Face à la montée du soutien en faveur du monopole de l’État sur les armes, le Hezbollah se trouve à un tournant décisif. Selon un ancien responsable, trois options s’offrent à cette formation: négocier un plan de remise de son arsenal à l’armée libanaise, applicable par étapes, restituer ses armes à ceux qui les lui ont fournies ou les vendre pour pallier l’assèchement de ses sources de financement.

Toutefois, des observateurs estiment que le Hezbollah ne compte pas renoncer à son armement, misant sur un changement de situation en Syrie, et plus particulièrement sur l’effondrement du régime d’Ahmad el-Chareh. Il parie également sur d’éventuels affrontements entre factions syriennes pouvant précipiter la chute de ce régime.

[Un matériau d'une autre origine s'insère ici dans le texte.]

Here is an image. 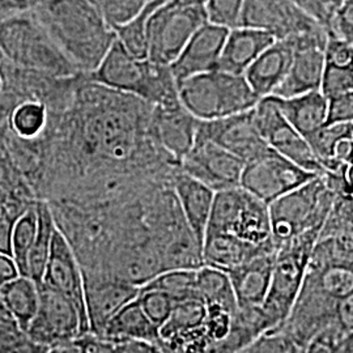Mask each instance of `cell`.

Des paris illusoires, selon l’opposition, qui rappelle que la politique d’Ahmad el-Chareh s’inscrit dans le cadre du projet dit du Nouveau Moyen-Orient. Elle souligne dans le même temps une concordance de vues entre Beyrouth et Damas sur des questions d’intérêt commun. La nouvelle direction syrienne veut elle aussi contrôler ses frontières avec le Liban, fermer les points de passage illégaux et résoudre les différends frontaliers. Il est même question d’une potentielle visite du ministre syrien des Affaires étrangères, Assaad el-Chibani, à Beyrouth, pour des discussions sur plusieurs dossiers en suspens, dont celui des déplacés, une fois la confiance du Parlement accordée au gouvernement.

Dans ce contexte, on apprend de source proche du dossier que le président Aoun envisage de mettre en place un comité de dialogue non pas pour discuter de la stratégie de défense, mais pour servir d’organe consultatif aux côtés de la présidence de la République sur les grandes questions nationales.

Concernant cette stratégie, le chef de l’État s’accroche d’ailleurs à ce qu’il a avancé dans son discours d’investiture.